Does Hierarchical VPLS solve all Scaling issues found in VPLS?

Virtual Private Lan Service (VPLS) is a multipoint-to-multipoint ethernet bridging service over an IP/MPLS backbone and is used for connecting geographically separated customer sites by emulating a LAN segment. This post assumes that the reader is familiar with the basic concepts of VPLS and IP/MPLS and does not attempt explain them.

VPLS requires a logical full mesh of all the participating Provider Edge (PE) routers since its emulating a LAN. This means that every PE router is connected to every other PE router by a pseudowire resulting in a full mesh infrastructure. VPLS solves the loop problem by using a split-horizon rule which states that member PE routers (PE1, PE2, PE3 and PE4 in the below Figure) must forward VPLS traffic only to the local attachment circuits when they receive the traffic from the other PE routers. Exchanging traffic learnt from one remote PE router to the other is not allowed. This prevents loops and also eliminates the need to run STP in the VPLS core network.

Consider a Video broadcast service (implemented as a VPLS service)  that uses a video codec and offers 200 channels of standard-definition content. Assuming around 2 Mbps for each channel it would require 400 Mbps of total standard-definition traffic. Add another 50 HDTV channels, each consuming around 10Mbps, the total network bandwidth approaches 1Gbps.

Assume that the source of the Video transmission falls behind PE1. In that case, PE1 needs to send 1Gbps worth of Video traffic to PE2, PE3 and PE4 respectively.

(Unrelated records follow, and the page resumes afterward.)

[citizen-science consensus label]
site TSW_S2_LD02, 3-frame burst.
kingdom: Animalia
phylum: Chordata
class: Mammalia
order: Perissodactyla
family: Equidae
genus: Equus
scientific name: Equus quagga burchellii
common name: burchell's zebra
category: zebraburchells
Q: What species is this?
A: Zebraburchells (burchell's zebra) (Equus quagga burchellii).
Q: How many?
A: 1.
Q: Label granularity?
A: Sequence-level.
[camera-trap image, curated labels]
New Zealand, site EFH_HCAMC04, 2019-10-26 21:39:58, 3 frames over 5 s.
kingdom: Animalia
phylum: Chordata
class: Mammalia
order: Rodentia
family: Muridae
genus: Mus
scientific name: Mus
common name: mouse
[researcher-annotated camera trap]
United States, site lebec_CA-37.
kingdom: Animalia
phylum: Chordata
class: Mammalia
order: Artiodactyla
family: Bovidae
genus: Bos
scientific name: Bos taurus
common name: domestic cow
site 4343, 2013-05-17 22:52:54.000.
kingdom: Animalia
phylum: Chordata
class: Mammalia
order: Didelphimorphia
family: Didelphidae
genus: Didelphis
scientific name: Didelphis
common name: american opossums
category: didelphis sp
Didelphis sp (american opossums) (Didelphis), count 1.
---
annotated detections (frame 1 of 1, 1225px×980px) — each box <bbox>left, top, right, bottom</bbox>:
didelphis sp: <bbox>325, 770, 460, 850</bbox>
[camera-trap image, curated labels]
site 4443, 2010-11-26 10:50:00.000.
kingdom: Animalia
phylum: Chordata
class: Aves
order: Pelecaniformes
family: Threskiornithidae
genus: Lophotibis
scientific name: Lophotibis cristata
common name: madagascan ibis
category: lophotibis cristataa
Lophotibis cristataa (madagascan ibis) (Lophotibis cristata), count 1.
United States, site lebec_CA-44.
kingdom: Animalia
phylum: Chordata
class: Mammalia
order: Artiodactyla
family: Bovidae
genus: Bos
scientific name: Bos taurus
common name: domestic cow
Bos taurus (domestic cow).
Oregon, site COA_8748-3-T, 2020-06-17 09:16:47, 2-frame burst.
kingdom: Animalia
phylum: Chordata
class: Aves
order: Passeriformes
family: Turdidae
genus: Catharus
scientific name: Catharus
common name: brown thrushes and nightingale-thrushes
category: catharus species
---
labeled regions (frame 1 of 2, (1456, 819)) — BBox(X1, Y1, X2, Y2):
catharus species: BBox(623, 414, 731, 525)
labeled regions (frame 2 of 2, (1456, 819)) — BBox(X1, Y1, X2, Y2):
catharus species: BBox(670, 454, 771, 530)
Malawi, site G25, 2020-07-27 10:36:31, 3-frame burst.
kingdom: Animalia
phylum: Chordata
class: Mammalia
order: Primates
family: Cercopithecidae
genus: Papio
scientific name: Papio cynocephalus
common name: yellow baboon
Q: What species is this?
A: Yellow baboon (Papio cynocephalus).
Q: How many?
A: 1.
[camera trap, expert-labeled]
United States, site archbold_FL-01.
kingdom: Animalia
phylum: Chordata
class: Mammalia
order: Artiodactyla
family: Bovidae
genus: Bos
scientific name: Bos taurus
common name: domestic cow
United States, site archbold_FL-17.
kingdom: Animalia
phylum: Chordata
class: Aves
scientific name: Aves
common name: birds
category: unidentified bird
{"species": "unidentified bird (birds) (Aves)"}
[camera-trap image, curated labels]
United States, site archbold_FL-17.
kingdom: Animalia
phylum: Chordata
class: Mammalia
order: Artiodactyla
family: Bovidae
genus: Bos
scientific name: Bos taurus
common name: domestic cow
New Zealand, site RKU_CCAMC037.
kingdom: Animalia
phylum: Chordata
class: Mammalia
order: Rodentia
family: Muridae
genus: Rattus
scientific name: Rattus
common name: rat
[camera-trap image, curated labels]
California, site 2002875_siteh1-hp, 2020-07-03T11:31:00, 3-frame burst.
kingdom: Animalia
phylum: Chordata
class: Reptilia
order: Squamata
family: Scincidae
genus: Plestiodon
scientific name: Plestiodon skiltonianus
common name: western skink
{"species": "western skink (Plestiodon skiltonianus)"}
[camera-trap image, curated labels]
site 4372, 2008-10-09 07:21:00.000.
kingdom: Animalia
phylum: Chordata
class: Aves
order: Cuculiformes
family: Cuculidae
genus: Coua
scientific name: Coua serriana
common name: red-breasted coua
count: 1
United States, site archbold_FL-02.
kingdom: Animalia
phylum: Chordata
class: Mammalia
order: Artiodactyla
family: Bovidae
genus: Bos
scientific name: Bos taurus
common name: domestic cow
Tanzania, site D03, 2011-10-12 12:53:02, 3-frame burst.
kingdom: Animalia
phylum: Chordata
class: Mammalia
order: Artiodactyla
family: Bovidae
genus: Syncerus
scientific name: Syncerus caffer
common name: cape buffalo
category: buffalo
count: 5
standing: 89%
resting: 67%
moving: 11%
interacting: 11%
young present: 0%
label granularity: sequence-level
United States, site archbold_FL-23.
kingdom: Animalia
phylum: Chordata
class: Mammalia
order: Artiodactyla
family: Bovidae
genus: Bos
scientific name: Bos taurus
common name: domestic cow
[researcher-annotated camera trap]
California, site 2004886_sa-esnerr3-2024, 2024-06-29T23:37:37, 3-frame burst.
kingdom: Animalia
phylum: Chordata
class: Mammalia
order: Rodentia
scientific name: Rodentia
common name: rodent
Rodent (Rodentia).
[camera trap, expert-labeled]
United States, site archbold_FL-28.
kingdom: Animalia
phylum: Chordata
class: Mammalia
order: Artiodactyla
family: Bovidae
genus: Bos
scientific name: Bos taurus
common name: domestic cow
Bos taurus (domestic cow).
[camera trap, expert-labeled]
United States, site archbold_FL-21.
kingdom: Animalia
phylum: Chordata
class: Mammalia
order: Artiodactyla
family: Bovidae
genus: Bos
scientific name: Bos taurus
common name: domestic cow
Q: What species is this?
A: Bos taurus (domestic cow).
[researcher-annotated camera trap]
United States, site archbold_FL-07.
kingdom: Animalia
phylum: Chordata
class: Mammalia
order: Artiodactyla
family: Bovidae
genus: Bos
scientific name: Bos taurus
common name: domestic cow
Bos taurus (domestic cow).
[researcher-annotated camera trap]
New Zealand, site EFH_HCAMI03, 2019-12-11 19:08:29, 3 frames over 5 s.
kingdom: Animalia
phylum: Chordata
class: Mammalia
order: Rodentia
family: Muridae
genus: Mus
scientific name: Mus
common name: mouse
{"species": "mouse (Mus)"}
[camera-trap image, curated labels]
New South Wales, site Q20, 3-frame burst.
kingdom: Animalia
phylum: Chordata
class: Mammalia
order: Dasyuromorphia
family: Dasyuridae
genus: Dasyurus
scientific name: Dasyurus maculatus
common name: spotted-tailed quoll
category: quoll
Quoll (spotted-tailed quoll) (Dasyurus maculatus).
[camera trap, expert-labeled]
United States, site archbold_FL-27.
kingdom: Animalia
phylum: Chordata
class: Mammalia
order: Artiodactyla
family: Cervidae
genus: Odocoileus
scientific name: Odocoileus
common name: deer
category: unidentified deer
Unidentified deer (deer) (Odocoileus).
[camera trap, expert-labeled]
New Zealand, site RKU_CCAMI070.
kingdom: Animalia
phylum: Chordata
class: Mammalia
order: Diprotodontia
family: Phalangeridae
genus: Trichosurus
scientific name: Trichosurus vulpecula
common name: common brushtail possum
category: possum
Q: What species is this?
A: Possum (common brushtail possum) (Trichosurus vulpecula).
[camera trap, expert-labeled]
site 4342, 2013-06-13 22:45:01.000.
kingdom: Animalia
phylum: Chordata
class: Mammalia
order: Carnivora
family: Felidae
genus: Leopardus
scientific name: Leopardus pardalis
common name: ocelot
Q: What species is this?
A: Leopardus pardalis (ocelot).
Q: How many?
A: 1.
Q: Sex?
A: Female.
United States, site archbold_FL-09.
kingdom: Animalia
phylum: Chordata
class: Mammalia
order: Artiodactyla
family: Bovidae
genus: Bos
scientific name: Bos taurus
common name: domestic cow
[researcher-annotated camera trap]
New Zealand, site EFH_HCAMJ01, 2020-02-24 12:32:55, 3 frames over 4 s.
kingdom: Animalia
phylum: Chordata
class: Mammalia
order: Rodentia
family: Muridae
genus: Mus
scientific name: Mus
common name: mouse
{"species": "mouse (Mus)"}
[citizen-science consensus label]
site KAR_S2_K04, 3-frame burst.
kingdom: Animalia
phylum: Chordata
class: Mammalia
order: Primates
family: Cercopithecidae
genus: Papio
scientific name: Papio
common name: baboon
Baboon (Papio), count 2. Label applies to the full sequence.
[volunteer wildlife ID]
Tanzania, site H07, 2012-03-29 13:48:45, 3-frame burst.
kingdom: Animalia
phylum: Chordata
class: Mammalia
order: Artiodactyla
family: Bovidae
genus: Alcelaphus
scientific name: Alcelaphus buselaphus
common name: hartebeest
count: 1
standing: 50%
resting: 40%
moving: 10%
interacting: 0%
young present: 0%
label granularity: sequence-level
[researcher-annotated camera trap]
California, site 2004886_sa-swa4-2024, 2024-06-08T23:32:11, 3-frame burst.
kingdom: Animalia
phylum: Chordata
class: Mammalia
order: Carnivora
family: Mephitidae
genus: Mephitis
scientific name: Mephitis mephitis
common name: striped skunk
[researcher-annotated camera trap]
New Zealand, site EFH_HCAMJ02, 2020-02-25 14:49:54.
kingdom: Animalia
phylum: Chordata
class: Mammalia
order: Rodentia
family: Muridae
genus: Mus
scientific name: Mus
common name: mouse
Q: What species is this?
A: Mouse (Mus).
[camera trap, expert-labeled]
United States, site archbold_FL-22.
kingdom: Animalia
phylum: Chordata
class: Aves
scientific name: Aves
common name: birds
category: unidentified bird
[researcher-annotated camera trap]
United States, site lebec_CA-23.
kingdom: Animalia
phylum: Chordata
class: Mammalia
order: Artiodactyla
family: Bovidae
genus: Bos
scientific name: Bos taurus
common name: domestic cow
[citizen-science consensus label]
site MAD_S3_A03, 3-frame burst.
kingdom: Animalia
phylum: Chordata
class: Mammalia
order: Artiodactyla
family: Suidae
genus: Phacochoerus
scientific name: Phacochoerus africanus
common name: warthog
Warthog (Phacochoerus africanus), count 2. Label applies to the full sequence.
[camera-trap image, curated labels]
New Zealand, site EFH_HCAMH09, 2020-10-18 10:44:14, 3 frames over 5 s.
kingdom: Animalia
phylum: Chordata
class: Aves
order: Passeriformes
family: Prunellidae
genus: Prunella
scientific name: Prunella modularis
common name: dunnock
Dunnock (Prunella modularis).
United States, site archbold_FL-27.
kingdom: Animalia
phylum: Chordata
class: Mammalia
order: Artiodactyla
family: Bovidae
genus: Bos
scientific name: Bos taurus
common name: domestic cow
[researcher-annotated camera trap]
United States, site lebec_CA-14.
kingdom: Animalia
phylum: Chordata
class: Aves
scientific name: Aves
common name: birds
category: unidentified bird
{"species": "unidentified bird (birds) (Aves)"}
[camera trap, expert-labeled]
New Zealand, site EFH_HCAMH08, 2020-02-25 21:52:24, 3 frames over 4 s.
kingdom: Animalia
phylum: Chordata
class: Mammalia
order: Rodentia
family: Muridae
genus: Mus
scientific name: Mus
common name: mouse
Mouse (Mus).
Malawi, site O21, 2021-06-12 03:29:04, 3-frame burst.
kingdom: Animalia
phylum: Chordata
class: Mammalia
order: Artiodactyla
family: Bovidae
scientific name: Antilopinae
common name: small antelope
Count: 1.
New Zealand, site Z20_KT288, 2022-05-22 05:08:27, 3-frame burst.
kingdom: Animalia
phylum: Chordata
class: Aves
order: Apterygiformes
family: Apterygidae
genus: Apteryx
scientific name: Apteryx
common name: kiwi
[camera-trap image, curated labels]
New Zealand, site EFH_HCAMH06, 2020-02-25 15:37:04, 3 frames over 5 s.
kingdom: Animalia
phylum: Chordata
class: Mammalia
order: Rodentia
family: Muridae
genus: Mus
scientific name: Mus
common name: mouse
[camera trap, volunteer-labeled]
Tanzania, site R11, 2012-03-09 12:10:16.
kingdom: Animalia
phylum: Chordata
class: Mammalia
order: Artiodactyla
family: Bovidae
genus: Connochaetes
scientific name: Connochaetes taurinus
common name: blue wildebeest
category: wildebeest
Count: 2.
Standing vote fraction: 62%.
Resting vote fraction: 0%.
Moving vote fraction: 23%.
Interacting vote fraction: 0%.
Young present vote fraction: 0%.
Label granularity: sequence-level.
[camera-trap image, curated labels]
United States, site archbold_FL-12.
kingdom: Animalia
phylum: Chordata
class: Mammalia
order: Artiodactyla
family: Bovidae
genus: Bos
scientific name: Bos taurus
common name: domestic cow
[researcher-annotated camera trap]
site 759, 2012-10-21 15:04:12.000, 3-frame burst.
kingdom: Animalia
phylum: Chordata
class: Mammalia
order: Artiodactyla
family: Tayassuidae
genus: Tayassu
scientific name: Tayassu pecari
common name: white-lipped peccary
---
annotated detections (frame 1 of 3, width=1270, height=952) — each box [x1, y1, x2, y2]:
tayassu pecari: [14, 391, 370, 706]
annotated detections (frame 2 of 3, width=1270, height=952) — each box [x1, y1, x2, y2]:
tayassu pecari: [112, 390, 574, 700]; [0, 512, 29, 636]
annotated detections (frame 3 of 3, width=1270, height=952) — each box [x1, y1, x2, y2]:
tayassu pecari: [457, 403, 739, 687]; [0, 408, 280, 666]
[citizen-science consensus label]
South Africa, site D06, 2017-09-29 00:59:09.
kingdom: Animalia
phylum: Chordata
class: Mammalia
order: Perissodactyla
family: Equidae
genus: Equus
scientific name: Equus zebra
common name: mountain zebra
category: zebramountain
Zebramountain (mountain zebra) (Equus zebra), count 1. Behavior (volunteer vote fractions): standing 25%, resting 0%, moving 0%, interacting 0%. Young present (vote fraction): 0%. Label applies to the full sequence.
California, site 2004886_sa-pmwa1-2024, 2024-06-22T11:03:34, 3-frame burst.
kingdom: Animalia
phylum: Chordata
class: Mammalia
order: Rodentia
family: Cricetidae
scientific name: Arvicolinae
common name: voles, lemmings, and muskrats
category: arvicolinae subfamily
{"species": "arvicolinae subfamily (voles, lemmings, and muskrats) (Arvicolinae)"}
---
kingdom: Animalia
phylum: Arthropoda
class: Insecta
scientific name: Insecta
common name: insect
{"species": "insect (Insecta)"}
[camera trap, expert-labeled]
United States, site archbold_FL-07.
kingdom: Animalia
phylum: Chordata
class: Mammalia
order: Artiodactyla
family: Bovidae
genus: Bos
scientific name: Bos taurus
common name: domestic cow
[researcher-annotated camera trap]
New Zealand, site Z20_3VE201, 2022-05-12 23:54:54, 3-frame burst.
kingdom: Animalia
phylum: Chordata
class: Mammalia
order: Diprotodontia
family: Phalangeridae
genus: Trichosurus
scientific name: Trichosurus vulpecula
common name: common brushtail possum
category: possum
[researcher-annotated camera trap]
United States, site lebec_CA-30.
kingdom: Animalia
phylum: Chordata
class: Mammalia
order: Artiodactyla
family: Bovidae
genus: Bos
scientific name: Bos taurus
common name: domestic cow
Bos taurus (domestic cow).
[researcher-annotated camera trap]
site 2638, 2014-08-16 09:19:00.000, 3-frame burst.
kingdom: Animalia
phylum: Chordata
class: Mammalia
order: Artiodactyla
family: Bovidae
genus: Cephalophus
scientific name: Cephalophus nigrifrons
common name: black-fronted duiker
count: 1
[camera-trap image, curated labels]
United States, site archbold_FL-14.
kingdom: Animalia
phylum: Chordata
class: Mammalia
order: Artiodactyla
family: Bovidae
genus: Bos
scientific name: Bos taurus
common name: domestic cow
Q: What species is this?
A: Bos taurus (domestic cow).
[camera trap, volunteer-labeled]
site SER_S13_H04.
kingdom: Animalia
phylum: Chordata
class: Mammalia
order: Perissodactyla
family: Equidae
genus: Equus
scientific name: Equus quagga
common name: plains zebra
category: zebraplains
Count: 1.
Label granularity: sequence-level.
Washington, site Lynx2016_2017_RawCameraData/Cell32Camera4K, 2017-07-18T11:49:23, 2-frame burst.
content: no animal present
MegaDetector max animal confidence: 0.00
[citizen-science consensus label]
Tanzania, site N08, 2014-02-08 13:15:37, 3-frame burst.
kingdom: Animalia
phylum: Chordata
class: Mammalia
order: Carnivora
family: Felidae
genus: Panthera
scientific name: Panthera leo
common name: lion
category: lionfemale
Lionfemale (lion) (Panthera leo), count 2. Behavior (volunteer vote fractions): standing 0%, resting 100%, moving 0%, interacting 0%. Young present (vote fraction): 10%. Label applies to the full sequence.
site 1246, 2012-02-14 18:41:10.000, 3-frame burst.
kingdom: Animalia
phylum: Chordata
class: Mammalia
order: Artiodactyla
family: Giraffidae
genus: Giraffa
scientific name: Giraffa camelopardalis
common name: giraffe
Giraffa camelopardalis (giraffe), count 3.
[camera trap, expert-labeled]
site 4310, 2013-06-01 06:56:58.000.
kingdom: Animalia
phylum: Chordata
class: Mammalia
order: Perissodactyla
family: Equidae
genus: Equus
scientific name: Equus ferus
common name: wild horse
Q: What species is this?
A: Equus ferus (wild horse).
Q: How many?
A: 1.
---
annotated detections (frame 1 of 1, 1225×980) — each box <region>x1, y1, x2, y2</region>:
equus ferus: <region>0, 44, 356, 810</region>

Figure 2 shows the physical topology where PE1 is connected to the other PE routers via LSRs P1 and P2. Since PE1 is in a full logical mesh with PE2, PE3 and PE4, it means that PE1 needs to replicate all BUM (Broadcast, Unknown Unicast and Multicast) traffic three times, so that each PE can receive a copy.

Thus PE1 needs to make three copies of all the Video traffic that it receives which means that the link PE1 – P1 and P1-P2 will be now carrying 3Gbps. The amount of traffic that these links will carry will increase linearly as the number of PEs that PE1 is in full mesh with. Clearly this is NOT scalable!

So, whats the solution?

The solution apparently lies in using Hierarchical VPLS, also popularly known as H-VPLS.

The original VPLS architecture requires all PEs to be in a full mesh. This however may not always be practical if the number of PE routers is too high. Provisioning a full meshed network may also in some instances not be an efficient network design, as was illustrated in the topology in Figure 2.

To fix these issues H-VPLS architecture introduces the concept of spoke-pseudowires. Unlike mesh-pseudowires, that are used in regular VPLS, spoke-pseudowires can exchange traffic with other pseudowires (both mesh and spoke), so they can relay traffic between PE routers.  Let us see how we can re-design the above network using H-VPLS.

To illustrate this, the figure above shows two H-VPLS architectures that can be used to break the logical full mesh that is required in the regular VPLS.

In the first there is a logical connection between PE1-PE2, PE2 – PE4 and PE1 – PE3. There is thus a VPLS service defined on PE1 which has just two spoke pseudowires and a connection to the local attachment circuit which is the source of the Video traffic. The first pseudowire connects PE1 to PE2 and the other connects it to PE3.  There is no pseudowire connecting PE1 to PE4.

In the other design, PE1, PE2, PE3 and PE4 are all connected in a ring. In this case PE1 is connected to PE2 and PE3 using spoke pseudowires; PE2 to PE1 and PE4; PE4 to PE3 and PE2 and PE3 to PE1 and PE4.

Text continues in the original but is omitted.